Abednego: Book 1 of the Guardians Series by Devanye Hansen is a mythical adventure through forbidden love and the unseen world around us.
The fascinating world of Abednego centers on the drama of the Pegasi, Fae, Guardians, Hunters and keepers engaged in an otherworldly power struggle. This novel is an ambitious and exhilarating ride through a fantastic new realm, replete with action, romance, mind reading, betrayal, suspense, and a fair dose of humor. The depth and complexity of the story is impressive, and the author, Devanye Hansen, has an obvious talent for world building within her deep well of creativity.
Samantha Trent, an American soldier, is saved from certain death by a mysterious winged Pegasus, who claims that she is destined to be his mate. Sam finds that she has traded imprisonment as a soldier for an unpredictable role in a mythical “love story” that is set to unfold.
There are countless elements of surrealism and pure fantasy throughout the story, and even a few tongue-in-cheek allusions to Lewis Carroll’s Alice in Wonderland, for that is basically where Sam has found herself. She has been welcomed into the inconceivable universe of Horse Lords and faeries, Wyr and Nephilim, and is desperately trying to find out why she is so important to these magical creatures, and what is actually expected of her.

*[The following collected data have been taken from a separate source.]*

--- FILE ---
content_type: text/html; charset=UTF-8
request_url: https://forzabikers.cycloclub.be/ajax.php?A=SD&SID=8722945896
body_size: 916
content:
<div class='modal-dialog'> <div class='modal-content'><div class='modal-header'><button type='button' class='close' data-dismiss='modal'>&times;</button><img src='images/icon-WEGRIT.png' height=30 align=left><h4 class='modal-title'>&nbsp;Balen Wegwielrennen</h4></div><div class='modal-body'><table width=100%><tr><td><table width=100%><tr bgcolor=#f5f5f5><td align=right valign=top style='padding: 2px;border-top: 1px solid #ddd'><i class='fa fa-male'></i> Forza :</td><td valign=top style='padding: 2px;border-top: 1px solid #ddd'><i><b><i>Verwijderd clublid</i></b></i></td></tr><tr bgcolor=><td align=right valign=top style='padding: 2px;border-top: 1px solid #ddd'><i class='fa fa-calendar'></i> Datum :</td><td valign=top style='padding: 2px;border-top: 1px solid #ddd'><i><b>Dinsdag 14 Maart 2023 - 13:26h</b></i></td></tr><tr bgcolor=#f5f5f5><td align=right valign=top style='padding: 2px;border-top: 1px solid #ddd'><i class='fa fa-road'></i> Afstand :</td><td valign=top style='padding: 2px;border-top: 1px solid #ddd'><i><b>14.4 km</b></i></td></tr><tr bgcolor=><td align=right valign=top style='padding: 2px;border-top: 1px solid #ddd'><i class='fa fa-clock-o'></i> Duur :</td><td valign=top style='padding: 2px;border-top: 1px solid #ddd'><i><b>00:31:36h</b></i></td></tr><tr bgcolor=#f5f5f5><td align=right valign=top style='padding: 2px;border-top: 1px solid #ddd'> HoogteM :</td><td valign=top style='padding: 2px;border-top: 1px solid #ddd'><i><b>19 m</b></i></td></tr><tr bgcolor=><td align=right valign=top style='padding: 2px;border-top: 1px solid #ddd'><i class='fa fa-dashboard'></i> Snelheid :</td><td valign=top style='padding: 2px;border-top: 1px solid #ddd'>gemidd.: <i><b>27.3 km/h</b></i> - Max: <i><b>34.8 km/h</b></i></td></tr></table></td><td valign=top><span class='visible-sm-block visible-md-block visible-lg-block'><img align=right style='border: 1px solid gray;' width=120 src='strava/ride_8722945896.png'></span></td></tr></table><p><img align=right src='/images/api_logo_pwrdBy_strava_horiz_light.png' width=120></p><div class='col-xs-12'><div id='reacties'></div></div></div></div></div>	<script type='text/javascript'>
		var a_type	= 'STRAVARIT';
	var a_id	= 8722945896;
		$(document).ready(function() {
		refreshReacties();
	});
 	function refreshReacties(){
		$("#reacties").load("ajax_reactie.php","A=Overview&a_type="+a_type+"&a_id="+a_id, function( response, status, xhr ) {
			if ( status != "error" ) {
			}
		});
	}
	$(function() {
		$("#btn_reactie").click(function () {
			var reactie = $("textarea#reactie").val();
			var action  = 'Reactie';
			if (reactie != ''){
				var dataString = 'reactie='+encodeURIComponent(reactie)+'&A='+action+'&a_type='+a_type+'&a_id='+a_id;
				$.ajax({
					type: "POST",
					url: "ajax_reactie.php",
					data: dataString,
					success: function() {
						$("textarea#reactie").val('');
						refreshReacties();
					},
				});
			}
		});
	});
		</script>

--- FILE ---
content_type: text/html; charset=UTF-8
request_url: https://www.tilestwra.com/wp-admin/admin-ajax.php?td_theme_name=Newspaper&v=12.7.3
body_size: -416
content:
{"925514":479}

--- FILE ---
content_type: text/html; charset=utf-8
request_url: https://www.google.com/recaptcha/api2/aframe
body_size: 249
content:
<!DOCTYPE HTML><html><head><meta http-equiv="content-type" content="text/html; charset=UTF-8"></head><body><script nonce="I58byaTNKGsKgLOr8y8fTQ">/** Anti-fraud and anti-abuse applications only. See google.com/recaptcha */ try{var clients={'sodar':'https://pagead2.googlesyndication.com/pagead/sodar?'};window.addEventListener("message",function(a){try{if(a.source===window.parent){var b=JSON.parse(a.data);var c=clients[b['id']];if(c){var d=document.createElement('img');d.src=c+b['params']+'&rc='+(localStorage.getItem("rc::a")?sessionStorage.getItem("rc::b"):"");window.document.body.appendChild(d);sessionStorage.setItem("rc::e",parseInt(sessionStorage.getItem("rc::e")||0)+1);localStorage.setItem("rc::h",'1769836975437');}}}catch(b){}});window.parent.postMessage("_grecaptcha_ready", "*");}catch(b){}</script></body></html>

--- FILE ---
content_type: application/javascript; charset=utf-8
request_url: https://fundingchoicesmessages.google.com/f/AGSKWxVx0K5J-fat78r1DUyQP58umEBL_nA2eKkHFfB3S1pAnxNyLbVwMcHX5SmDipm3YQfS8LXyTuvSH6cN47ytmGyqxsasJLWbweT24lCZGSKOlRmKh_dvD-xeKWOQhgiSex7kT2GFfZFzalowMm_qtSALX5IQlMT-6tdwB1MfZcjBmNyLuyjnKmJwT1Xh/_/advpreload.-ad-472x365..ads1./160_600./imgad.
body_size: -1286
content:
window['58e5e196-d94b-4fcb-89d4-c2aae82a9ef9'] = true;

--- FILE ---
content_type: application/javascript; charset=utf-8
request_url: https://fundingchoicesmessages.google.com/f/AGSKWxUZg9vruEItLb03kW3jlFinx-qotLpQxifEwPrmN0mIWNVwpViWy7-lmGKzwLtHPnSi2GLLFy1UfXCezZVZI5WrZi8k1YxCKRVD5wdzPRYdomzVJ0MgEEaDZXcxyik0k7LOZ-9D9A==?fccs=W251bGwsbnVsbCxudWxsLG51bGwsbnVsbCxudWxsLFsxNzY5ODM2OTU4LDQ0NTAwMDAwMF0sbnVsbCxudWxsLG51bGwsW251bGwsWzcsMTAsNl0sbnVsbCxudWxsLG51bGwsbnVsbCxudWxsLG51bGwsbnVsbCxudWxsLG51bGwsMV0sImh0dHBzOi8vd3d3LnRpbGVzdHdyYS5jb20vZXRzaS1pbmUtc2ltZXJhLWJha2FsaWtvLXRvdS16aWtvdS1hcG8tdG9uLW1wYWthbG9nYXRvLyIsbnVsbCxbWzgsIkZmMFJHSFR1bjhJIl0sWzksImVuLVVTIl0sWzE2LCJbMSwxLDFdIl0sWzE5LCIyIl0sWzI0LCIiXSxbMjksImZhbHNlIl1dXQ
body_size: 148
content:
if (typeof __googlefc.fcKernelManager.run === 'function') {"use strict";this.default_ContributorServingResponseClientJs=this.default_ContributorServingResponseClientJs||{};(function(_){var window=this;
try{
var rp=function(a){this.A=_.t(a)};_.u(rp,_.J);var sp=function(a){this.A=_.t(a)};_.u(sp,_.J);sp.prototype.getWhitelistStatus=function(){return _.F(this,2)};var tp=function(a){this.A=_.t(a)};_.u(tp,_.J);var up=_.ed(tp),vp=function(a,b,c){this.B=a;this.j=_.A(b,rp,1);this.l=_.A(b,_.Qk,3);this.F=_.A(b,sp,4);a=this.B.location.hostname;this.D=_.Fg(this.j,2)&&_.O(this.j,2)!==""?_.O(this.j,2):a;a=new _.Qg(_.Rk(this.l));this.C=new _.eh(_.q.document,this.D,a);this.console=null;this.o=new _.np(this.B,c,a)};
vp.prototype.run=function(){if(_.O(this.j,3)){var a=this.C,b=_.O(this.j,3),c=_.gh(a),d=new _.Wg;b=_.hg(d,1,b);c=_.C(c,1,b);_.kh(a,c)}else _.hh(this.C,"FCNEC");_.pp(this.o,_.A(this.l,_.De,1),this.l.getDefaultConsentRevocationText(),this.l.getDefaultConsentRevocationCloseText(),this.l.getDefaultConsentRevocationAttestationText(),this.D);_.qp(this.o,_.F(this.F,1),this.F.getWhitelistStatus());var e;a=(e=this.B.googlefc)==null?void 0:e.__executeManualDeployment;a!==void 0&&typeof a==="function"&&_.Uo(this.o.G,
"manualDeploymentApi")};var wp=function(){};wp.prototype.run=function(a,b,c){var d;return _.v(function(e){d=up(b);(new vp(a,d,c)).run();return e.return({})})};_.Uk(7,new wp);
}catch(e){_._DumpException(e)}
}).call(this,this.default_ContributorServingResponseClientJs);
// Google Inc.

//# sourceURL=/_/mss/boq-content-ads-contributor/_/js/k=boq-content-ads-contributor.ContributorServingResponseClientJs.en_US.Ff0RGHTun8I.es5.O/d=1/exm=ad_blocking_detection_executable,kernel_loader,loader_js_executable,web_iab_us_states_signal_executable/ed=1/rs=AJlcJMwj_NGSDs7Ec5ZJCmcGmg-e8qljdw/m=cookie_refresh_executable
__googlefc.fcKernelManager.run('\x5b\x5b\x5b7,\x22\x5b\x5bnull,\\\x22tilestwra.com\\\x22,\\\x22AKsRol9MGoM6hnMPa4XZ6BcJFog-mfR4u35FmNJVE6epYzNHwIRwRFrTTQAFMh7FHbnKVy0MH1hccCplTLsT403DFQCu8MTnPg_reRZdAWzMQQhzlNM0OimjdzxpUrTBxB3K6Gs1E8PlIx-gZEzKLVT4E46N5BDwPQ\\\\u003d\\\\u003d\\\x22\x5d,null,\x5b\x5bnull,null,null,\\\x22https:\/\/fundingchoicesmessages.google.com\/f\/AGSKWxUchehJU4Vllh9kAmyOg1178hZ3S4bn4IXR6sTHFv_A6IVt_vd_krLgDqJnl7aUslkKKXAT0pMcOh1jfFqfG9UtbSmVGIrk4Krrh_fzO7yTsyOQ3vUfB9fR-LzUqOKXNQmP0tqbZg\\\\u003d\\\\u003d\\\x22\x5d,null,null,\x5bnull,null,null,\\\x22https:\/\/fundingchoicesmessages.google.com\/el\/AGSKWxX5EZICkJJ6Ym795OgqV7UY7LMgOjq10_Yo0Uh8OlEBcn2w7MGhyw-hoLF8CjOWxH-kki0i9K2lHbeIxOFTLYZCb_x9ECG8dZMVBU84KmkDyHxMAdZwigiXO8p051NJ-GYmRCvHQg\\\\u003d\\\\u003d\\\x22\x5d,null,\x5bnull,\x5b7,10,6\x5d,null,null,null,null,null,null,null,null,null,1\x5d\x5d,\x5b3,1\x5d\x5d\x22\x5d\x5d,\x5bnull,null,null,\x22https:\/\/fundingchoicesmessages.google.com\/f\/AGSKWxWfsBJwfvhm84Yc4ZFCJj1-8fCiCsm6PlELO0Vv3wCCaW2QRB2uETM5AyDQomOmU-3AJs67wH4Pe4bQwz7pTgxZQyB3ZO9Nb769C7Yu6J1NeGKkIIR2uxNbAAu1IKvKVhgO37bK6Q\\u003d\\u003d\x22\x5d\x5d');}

The idea of being someone’s “keeper” based on knowing their true name is an intriguing crux of the story, and is largely the foundation of Sam and Abednego’s relationship. However, the potential lovers are separated for much of the first half of the book, and Sam becomes a pawn in a much larger game of the Hunters, Panthyrs and Guardians – a different type of prisoner in the “cold war” that has been raging between these magical races for centuries. When they are finally reunited, the strangely destined relationship between Sam and Abednego begins to take shape – with amusing and unexpected consequences.
There are a few issues with the flow of the book, namely the excessive exposition on the history of the magical world. While most of this is done through dialogue between Sam and various supporting characters, it is clearly meant to give readers a more complete picture of this literary universe. However, by deluging readers with so many characters, histories, legends and stories, the purpose and main line of the novel often gets lost. The plot doesn’t progress very quickly, and it seems quite convoluted, in addition to lacking a clear conflict that needs to be resolved. At certain points, the book reads like a romantic comedy in a mythological context; readers keep waiting for a satisfying plot twist that never comes.
The possible mating between a human “keeper” and a Horse Lord is certainly an interesting premise, but it doesn’t justify an entire novel, nor this expansively detailed world. The author could have focused on the plot being more exciting and dynamic, rather than meticulously designing and describing the history of the magical world and the backstory of its inhabitants.
The writing itself is simple and straightforward, with concise descriptions and an engaging tone, making it accessible to a broad range of readers. Furthermore, now that the exposition for the setting is out of the way, the stage is set for an expansive and entertaining series.
The ending isn’t exactly a cliffhanger, but it does leave plenty of questions unanswered, and the characters of Sam and Abednego are too interesting to abandon after a single book. Most of all, the author’s constant supply of creativity makes the next book in the series worth waiting for.